1. Start with the pocket square, square. 2. Fold the bottom left corner over to the top right. 3. Repeat with the bottom right to the top left. 4. Take the top left point of the triangle and fold over. 5. Do the same for the right hand point. 6. Tidy up by folding the bottom neatly.
The 3 Stairs Fold
This fold can be quite tricky if you use a soft silk pocket square so it’s best to use cotton or linen. If you are having difficulties getting all three folds in the correct shape, you can lightly iron on a very low heat to help keep its shape. Experiment with a different number of folds and different fold widths to suit your personal preference.
1. Start with the pocket square in a diamond shape. 2. Create 3 folds over lapping each other. 3. Pinch the 3 folds to keep them in shape and then fold the left part of the pocket square underneath itself. 4. Place on the counter and do the same with the right hand side.
The 4 Point Fold
This one requires a lot of folds so can be difficult, be patient and stick with it and you’ll reap the rewards. The king of pocket squares because it looks like a crown and you’ll stand out for all the right reasons.
1. Start with the pocket square in a diamond position. 2. Fold the bottom of the square up to the top, creating two peaks. 3. Fold the left hand side up to the top right, creating three peaks. 4. Do the same with the other side, creating four peaks. 5. Fold the left into the center. 6. Do the same for the right hand side. 7. Fold the bottom underneath itself to tidy up.

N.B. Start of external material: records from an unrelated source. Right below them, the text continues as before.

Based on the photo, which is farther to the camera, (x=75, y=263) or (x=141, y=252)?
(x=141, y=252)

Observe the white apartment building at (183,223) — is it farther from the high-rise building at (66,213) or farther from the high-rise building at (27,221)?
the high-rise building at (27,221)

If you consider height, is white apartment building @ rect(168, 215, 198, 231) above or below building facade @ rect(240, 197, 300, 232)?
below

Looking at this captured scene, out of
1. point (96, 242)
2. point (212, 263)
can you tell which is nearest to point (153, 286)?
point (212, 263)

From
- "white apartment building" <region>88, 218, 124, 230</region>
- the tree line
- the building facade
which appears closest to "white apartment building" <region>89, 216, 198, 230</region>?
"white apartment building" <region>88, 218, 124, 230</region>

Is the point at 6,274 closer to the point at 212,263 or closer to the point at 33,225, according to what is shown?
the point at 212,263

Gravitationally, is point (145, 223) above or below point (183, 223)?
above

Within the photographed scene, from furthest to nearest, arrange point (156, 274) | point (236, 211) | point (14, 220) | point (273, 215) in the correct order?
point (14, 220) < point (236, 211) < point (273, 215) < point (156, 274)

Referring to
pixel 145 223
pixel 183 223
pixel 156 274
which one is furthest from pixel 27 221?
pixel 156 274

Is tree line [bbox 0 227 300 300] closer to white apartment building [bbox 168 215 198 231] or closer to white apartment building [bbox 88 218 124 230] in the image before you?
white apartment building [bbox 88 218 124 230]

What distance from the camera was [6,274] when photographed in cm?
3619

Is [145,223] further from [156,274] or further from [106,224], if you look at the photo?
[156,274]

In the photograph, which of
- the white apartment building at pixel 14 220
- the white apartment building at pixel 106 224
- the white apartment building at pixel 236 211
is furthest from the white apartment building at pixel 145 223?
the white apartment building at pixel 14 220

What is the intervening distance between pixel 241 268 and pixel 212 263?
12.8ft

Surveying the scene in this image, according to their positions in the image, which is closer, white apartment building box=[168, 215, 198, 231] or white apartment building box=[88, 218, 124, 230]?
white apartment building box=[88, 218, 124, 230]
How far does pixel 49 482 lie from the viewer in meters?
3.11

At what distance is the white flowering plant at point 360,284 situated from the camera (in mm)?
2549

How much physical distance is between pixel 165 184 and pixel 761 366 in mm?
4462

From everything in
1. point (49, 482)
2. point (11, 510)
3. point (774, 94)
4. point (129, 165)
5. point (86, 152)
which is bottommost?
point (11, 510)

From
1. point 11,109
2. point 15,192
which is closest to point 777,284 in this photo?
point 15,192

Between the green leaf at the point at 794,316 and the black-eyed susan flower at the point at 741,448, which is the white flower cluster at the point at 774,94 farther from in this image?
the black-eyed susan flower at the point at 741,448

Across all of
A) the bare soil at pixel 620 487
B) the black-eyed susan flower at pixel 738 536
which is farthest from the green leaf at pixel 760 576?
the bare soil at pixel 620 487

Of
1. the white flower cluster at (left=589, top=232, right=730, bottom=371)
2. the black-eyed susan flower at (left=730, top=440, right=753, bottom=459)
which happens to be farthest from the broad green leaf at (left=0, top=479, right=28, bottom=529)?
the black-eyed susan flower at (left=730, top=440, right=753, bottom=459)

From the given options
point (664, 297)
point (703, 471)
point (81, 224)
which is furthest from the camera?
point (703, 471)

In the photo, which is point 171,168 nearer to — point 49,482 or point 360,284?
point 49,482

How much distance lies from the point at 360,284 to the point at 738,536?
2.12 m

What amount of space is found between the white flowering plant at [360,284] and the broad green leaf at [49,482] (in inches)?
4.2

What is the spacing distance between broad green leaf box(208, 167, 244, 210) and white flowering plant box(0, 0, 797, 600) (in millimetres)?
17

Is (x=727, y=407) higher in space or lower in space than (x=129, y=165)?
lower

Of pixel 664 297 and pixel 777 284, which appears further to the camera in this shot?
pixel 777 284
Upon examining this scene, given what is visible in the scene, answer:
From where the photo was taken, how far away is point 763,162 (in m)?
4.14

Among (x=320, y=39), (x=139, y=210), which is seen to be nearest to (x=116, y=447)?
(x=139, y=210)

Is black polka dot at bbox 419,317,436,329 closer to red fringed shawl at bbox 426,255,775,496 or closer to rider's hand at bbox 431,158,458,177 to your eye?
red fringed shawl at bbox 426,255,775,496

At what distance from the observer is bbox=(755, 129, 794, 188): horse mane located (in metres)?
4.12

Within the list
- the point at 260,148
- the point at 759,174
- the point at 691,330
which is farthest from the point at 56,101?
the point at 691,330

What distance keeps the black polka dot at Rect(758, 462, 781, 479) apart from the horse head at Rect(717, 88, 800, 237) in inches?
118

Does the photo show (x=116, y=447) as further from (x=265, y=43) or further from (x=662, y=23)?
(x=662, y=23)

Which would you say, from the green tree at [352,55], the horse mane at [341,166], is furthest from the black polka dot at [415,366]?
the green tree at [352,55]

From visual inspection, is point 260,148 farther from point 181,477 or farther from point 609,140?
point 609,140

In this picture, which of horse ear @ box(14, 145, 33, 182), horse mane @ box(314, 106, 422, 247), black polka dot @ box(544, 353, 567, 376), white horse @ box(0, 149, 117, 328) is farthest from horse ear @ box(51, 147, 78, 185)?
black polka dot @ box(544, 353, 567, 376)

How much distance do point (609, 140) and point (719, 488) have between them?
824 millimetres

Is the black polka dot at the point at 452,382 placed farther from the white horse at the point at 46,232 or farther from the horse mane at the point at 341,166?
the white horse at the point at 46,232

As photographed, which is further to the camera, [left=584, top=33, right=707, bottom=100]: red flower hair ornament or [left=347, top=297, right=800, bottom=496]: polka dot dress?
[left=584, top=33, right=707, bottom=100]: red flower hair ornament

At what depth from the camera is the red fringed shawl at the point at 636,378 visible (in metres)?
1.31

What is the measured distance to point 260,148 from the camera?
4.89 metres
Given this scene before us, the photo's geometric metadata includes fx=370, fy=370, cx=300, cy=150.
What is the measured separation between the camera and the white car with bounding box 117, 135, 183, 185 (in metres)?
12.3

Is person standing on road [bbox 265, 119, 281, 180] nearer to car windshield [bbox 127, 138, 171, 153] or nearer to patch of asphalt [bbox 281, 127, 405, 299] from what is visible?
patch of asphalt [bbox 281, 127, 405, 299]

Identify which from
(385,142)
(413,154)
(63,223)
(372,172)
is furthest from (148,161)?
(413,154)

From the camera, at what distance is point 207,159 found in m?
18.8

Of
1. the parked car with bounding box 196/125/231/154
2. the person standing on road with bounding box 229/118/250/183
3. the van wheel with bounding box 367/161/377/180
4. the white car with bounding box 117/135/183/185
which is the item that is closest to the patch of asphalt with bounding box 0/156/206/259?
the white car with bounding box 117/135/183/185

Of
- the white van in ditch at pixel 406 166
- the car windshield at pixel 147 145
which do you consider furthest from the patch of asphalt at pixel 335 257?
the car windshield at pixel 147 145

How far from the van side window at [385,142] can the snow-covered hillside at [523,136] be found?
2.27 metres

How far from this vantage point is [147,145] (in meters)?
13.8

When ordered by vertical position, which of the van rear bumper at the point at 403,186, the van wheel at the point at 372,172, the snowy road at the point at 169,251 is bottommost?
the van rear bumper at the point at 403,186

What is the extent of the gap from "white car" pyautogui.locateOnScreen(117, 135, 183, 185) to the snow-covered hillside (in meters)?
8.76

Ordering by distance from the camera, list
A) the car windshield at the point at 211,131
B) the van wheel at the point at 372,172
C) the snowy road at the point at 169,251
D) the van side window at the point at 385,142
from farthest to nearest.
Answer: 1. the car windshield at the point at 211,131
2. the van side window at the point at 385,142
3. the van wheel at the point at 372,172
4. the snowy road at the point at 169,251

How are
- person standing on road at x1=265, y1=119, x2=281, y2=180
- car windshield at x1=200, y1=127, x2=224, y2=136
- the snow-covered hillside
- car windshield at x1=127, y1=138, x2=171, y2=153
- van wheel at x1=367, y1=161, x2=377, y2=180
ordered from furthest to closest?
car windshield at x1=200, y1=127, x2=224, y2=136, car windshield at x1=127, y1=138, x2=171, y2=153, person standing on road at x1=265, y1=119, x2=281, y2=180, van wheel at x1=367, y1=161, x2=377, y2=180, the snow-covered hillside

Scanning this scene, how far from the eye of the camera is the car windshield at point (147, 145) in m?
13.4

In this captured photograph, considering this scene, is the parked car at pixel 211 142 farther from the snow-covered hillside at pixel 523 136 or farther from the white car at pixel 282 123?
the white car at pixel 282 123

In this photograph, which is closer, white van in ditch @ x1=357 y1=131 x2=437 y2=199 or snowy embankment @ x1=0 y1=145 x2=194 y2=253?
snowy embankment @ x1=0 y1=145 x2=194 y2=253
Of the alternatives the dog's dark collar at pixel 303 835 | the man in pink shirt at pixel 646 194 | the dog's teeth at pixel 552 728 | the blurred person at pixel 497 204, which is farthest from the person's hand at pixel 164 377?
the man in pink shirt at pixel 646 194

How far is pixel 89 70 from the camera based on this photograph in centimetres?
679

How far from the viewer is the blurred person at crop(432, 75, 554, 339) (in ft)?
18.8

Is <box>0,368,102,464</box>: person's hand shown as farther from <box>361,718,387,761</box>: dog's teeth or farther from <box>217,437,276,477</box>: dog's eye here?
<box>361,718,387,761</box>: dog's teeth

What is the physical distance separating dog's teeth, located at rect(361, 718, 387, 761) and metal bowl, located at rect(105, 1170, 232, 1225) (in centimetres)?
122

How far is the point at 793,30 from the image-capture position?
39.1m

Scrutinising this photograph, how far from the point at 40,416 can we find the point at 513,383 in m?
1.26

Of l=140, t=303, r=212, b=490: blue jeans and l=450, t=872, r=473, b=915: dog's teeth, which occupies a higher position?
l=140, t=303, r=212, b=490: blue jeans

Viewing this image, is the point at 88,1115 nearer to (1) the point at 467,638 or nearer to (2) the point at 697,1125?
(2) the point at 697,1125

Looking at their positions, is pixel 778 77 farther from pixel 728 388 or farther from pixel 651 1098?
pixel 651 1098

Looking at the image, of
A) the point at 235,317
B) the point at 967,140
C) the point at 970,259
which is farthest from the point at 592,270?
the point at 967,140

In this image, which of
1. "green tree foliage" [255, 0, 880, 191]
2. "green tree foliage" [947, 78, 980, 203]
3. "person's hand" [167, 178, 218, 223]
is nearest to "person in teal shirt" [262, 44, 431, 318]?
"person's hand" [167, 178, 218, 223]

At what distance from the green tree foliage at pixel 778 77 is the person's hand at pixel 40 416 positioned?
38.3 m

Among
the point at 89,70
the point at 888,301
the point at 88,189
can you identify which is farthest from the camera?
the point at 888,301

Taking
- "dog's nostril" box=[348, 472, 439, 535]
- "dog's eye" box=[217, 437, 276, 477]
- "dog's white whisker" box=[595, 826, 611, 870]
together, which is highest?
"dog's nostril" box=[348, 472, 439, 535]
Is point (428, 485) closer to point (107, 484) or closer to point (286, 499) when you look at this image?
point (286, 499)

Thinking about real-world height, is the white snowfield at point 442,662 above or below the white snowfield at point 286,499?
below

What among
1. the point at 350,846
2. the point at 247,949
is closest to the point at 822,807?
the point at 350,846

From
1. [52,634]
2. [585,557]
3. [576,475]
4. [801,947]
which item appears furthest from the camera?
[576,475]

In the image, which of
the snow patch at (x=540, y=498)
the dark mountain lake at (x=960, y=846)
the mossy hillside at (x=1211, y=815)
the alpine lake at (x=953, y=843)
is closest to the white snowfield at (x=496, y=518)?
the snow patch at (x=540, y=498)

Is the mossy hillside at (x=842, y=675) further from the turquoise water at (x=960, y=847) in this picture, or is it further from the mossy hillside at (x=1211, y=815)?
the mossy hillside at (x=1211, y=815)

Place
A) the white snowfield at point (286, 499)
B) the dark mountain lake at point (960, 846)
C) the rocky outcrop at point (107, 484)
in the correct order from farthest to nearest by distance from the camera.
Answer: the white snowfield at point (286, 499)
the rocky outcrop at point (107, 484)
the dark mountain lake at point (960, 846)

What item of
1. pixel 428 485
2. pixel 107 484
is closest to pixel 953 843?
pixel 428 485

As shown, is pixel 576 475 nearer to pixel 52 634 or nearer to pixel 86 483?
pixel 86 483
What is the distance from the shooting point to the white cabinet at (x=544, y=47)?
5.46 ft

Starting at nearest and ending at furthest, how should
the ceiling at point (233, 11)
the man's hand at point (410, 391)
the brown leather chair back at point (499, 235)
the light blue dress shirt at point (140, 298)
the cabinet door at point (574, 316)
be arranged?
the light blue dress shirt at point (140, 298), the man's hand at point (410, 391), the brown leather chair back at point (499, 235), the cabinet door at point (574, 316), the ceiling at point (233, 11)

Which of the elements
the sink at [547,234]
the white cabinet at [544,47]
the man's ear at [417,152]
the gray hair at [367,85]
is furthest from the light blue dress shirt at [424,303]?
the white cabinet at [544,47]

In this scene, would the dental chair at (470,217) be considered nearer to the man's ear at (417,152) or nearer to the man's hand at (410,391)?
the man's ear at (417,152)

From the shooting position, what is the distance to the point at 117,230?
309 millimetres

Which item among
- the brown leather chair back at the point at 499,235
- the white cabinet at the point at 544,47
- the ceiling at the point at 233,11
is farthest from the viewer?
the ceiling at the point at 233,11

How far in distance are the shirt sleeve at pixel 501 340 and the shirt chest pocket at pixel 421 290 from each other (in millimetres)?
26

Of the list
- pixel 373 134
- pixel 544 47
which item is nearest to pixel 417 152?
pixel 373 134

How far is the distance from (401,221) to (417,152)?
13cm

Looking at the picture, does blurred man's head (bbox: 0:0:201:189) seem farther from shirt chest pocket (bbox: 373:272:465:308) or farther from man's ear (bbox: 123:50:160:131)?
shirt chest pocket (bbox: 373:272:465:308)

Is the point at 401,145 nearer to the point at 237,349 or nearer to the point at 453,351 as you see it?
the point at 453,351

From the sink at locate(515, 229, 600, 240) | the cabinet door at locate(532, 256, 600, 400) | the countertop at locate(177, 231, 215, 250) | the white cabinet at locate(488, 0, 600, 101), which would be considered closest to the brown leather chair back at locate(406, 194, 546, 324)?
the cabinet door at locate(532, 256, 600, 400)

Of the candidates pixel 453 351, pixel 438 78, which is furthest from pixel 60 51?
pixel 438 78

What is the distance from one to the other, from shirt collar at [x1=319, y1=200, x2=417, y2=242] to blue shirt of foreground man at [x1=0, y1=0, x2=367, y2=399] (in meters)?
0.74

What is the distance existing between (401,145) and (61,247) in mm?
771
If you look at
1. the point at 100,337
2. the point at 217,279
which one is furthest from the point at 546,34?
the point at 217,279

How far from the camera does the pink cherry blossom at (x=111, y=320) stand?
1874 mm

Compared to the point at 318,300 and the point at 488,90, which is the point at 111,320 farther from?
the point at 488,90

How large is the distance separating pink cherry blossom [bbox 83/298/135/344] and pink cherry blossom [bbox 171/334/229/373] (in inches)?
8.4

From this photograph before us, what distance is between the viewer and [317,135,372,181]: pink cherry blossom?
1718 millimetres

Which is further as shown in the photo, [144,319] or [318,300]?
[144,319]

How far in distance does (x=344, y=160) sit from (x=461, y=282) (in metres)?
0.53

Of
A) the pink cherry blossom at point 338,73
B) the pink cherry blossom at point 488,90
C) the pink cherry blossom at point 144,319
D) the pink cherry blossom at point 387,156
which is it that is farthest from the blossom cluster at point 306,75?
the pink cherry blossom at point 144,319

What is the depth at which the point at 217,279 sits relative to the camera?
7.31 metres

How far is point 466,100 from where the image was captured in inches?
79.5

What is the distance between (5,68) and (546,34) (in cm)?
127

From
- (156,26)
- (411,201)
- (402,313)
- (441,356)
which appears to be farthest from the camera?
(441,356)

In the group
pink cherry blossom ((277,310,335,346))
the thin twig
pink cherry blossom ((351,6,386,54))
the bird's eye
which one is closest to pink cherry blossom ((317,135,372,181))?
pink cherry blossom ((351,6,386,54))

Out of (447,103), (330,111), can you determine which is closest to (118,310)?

Finally, always give your suit a good test out in the store. Walk around and sit down, dance (if you dare) but make sure that you can move around easily. Remember that your suit should never look loose or baggy anywhere but you also want to make sure it isn’t strained or tight. You should comfortably be able to get two hands in between your chest and your suit, if you can’t you might need to go up a size.